BioTav is in the process of developing an attenuated live vaccine for SARS-CoV-2, based on a modified, asymptomatic version of the virus. Leveraging the safe and proven serial passage attenuation method, previously validated through a veterinary vaccine for a different type of coronavirus, the BioTav vaccine is expected to show extremely high efficacy compared to forecasts for other vaccines currently in development.

Additionally, unlike recombinant and nucleic acid vaccines that can take 10-12 months to develop, when successful, the development of an attenuated live vaccine can take as little as 5-7 month to develop. As both development and regulatory aspects are based on a safe and proven biopharmaceutical approach, FDA and EMA Class II classification, BioTav’s vaccine provides a faster path to protective immunity in the race for a COVID-19 vaccine.


Live attenuated vaccines against viral diseases are commonly used and have been proven very successful and safe. Based on validated attenuation methodology, the safety potential of the BioTav vaccine is very high.

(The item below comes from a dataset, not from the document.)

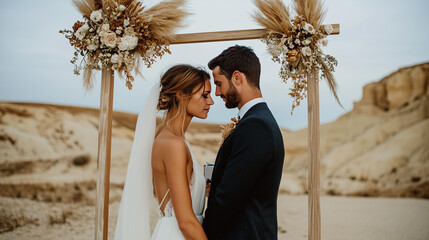 Desert Bohemian Wedding Ceremony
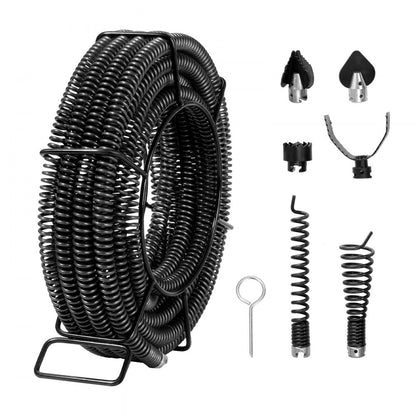 45ft*7/8 - 45ft Spring Steel Drain Cleaning Cable for Professional Use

Replicating the natural infection that they help prevent, without any of the symptoms, attenuated live vaccines create a strong and long-lasting immune response to the whole virus.


Based on methodologies that have been previously approved by the FDA and EMA, showing lower risk to patients, the BioTav vaccine will be classified as a Class II devices, ensuring shorter development and approval time.